On some major cruise lines there is a little niche of cruise ships out there that represent an extraordinary value. They are not the newest ships and not the oldest ships. The great value comes from them being about in the middle of all the ships on a couple diferent lines.
Carnival Destiny is one of those ships. Carnival Cruise Lines built Carnival Destiny in 1996. At the time she was the greatest ship afloat at 101,353 tons. Much smaller than new Carnival Dream at 130,000 tons, Destiny was nearly double the size of older Carnival Fascination at 70,367 tons. Currently sailing from Miami the ship does a four night sailing to Key West and Cozumel with a day at sea, alternating with a five-night sailing that goes to Ocho Rios, Jamaica and Grand Cayman with two days at sea. Another five-night sailing does Grand Turk, Half Moon Cay and Nassau in the Bahamas with one day at sea.
Prices are reasonable on this one with prices starting at $199 per person on the four-night and $289 per person + tax on the five-night.
On Celebrity Cruises, the Celebrity Millennium at 91,000 tons is another one that prices out nicely for a shorter cruise.
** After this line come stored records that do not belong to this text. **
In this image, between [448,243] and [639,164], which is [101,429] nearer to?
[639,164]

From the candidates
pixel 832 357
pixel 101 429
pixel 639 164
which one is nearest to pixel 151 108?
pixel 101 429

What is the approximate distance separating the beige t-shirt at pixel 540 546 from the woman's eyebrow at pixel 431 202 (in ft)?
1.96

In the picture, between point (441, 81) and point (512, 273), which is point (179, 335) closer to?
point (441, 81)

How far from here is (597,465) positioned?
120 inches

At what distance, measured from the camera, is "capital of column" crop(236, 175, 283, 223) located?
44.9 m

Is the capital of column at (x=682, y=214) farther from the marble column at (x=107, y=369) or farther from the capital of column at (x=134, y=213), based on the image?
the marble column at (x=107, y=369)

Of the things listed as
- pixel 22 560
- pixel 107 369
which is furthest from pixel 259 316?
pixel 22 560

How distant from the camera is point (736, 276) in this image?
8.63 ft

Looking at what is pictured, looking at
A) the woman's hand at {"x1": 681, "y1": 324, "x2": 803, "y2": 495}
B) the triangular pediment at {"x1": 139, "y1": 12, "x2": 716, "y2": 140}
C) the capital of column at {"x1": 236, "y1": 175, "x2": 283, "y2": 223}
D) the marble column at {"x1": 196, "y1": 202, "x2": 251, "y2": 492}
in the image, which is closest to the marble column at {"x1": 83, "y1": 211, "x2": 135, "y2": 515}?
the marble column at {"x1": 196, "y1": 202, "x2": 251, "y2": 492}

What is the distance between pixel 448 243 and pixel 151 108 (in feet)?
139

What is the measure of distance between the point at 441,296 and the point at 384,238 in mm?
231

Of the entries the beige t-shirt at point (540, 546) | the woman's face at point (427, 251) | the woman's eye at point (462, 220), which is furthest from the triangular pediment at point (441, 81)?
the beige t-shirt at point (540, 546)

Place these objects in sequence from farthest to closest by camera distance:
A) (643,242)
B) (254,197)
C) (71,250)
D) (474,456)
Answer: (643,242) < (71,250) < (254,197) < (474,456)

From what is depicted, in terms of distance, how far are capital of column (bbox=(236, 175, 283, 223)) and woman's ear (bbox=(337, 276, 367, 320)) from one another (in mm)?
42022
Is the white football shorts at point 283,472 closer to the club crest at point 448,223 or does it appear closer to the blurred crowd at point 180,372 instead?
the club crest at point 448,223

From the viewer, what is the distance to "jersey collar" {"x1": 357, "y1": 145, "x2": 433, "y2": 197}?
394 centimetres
This one sails from Miami on a four-night to Cozumel with two days at sea starting at $349 per person and a five-night to Falmouth, Jamaica (if it ever opens) and Grand Cayman starting at $449 per person + tax or a five-night to Roatan, Honduras and Cozumel also starting at $449 per person +tax.
Celebrity Millennium was built in 2000 and held title of the latest, greatest class of Celebrity ships until knocked off the top spot by the popular new Solstice class ships, surely the future of the line.
There are other ships as well, let’s call them second-generation ships, that are not the newest but not the oldest but can represent some of the best values in cheap cruises at sea.